Intervention de Catherine Chapalain

Réunion du jeudi 7 juin 2018 à 10h15
Commission d'enquête sur l'alimentation industrielle : qualité nutritionnelle, rôle dans l'émergence de pathologies chroniques, impact social et environnemental de sa provenance

Catherine Chapalain, directrice générale de l'Association nationale des industries alimentaires (ANIA) :

Les crises, les scandales, ou en tout cas les fraudes, ne sont pas liés à la présence d'additifs.

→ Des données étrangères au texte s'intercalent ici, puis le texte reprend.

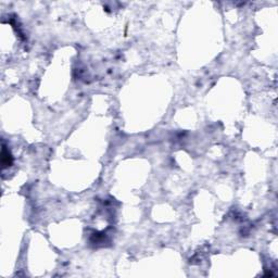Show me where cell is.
Listing matches in <instances>:
<instances>
[{"label": "cell", "mask_w": 278, "mask_h": 278, "mask_svg": "<svg viewBox=\"0 0 278 278\" xmlns=\"http://www.w3.org/2000/svg\"><path fill=\"white\" fill-rule=\"evenodd\" d=\"M10 155L7 153V150L4 148V151H2V164H4V166H9V164H10Z\"/></svg>", "instance_id": "6da1fadb"}]
</instances>
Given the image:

Ensuite, nous utilisons des ingrédients qui ont été autorisés par les autorités scientifiques au niveau européen. Nous n'utilisons aucune substance qui n'aurait pas été évaluée et autorisée. Ce ne sont pas les industriels de l'alimentaire qui déposent les dossiers, mais des fabricants d'additifs.

Comme on l'a dit, dans les années 1970-1980, le consommateur demandait des produits très colorés qui se gardaient longtemps, tandis qu'aujourd'hui il demande davantage de naturalité. On constate ainsi une demande de clean labels, mouvement venu des États-Unis.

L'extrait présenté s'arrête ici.